(Rows of spatial question data)
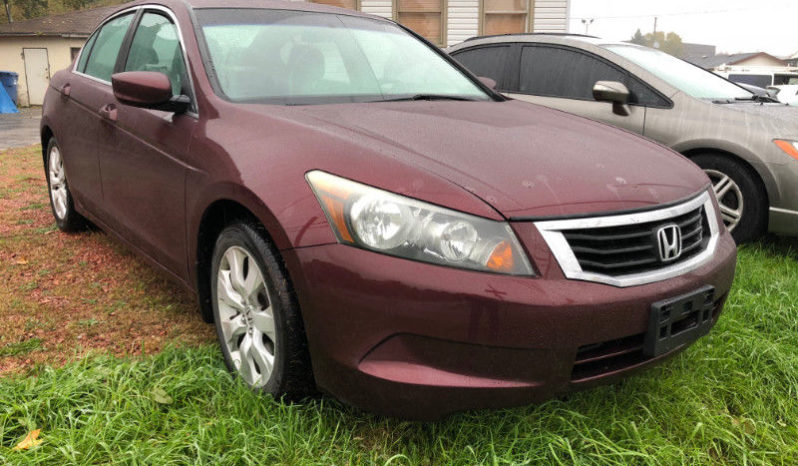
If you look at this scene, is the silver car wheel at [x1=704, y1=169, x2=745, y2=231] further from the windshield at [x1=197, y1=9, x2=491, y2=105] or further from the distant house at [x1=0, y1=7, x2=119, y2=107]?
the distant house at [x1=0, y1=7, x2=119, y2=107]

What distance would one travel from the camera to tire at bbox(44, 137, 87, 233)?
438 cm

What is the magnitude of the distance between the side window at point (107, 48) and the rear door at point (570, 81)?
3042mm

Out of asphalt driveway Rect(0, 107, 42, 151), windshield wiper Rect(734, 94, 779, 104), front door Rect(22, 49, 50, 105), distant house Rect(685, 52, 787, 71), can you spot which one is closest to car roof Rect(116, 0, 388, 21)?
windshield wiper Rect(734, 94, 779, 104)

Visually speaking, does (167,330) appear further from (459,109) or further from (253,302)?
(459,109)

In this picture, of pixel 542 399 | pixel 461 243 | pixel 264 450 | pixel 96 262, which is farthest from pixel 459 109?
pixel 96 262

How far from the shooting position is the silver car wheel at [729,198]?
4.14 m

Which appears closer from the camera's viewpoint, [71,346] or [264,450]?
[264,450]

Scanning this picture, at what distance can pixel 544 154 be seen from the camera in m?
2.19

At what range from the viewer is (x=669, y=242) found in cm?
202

> Given task
Replace "silver car wheel" with "gray car wheel" throughout the records and write out all of their lines again, changing nothing else. Omit the pictures from your answer.

> Completed exercise
If you look at this scene, is the gray car wheel at [x1=704, y1=169, x2=745, y2=231] further from the windshield at [x1=197, y1=9, x2=491, y2=105] or further from the distant house at [x1=0, y1=7, x2=119, y2=107]?
the distant house at [x1=0, y1=7, x2=119, y2=107]

What distance would one travel from the camera to tire at bbox(44, 137, 87, 233)?
438 cm

What is the magnitude of the distance between the side window at point (107, 48) and the rear door at point (570, 81)?
3042mm

Out of asphalt driveway Rect(0, 107, 42, 151), windshield wiper Rect(734, 94, 779, 104), front door Rect(22, 49, 50, 105), distant house Rect(685, 52, 787, 71), can you spot which one is closest to car roof Rect(116, 0, 388, 21)?
windshield wiper Rect(734, 94, 779, 104)

Visually speaking, does (167,330) appear further from (459,109) or further from (253,302)?
(459,109)

In this picture, of pixel 542 399 | pixel 461 243 | pixel 264 450 | pixel 96 262, which is farthest from pixel 459 109?
pixel 96 262

How far from the shooting position is the gray car wheel at [729,198]?
4.14 m

Which appears closer from the camera's viewpoint, [71,346] or [264,450]?
[264,450]

Scanning this picture, at what distance can pixel 544 154 be seen from the camera in m?
2.19

At what range from the viewer is (x=669, y=242) found in cm?
202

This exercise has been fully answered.